She said they learned they were dealing with “a new kind of leadership” in her and Crabtree-Ireland.

The happy scene at SAG-AFTRA’s Los Angeles headquarters was as different as can be from the defiant, angry tone of a news conference in the same room in July, when guild leaders announced that actors would join writers in a historic strike that shook the industry.

The successful vote from the board, whose members include actors Billy Porter, Jennifer Beals, Sean Astin and Sharon Stone, was entirely expected, as many of the same people were on the committee that negotiated it. And it was in some ways drained of its drama by the union leadership immediately declaring the strike over as soon as the tentative deal was reached with the Alliance of Motion Picture and Television Producers on Wednesday, rather than waiting for board approval.

But it was still an essential step in returning to business as usual in Hollywood, if there is any such thing. The member vote will be the last important step. No date has yet been announced for that vote.
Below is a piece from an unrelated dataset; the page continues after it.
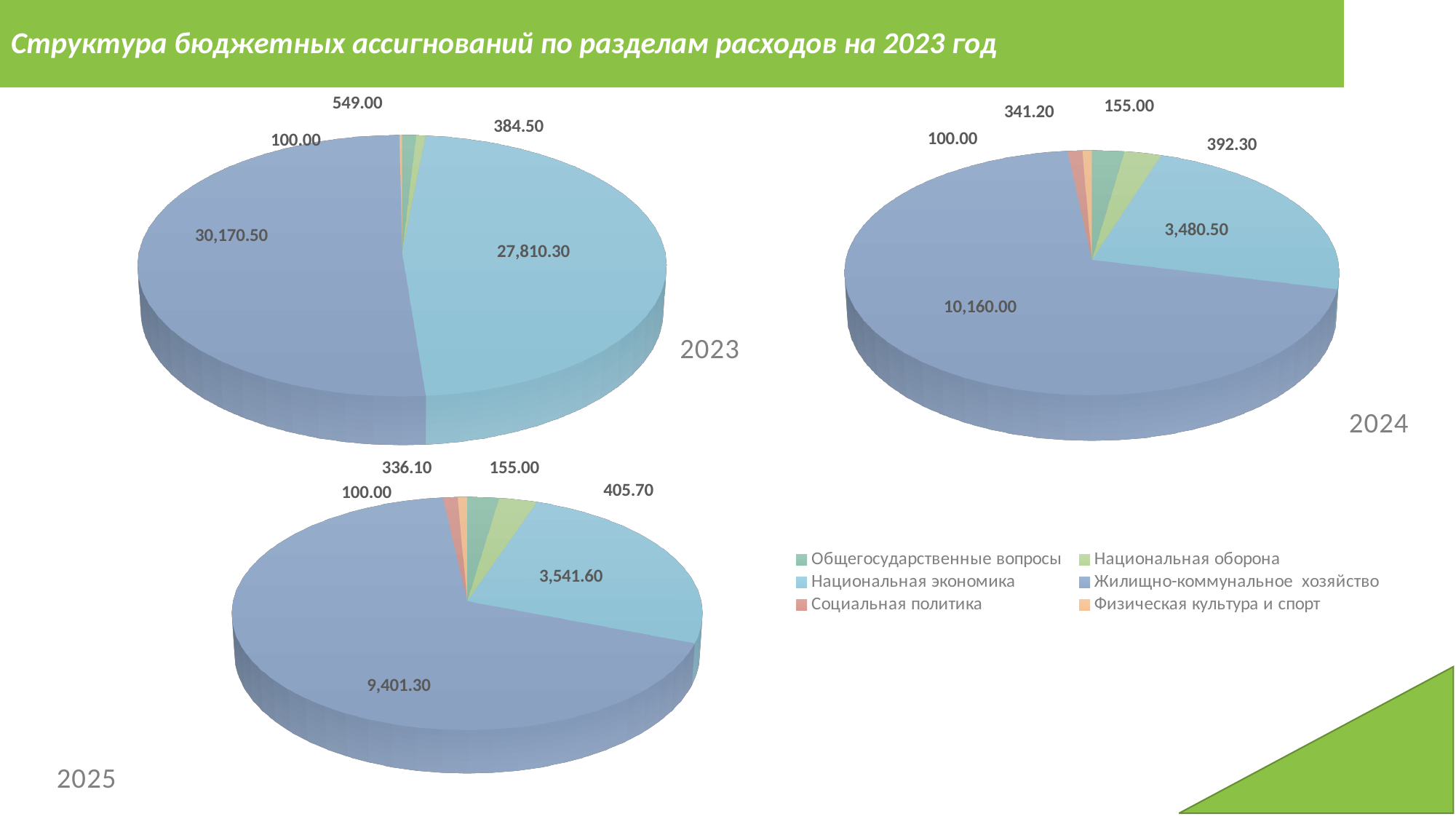
In the 2023 pie chart, what is the value for Национальная экономика? 27,810.30 In the 2023 pie chart, what is the difference between Жилищно-коммунальное хозяйство and Национальная экономика? 2,360.20 In the 2023 pie chart, what is the value for Жилищно-коммунальное хозяйство? 30,170.50 In the 2025 pie chart, what is the value for Жилищно-коммунальное хозяйство? 9,401.30 In the 2024 pie chart, what is the value for Жилищно-коммунальное хозяйство? 10,160.00 In the 2025 pie chart, which category has the largest slice? Жилищно-коммунальное хозяйство What kind of charts are shown on the slide? Pie charts How many pie charts are shown on the slide? 3 In the 2024 pie chart, what is the value for Национальная экономика? 3,480.50 In the 2024 pie chart, which is larger: Жилищно-коммунальное хозяйство or Национальная экономика? Жилищно-коммунальное хозяйство How many series does the legend list? 6 In the 2025 pie chart, what is the value for Национальная экономика? 3,541.60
Crabtree-Ireland said a series of informational meetings to show members what’s in the contract will be held beforehand.

“AI was a dealbreaker,” Drescher said. “If we didn’t get that package, then what are we doing to protect our members?”

In the wake of the announcement of a tentative deal, actors were largely optimistic about what their leaders have won for them, but their reaction to the details will be important. The last screen actors strike, in 1980, had a rocky ending, with many members opposing the contract. It took a tumultuous month before it was finally settled.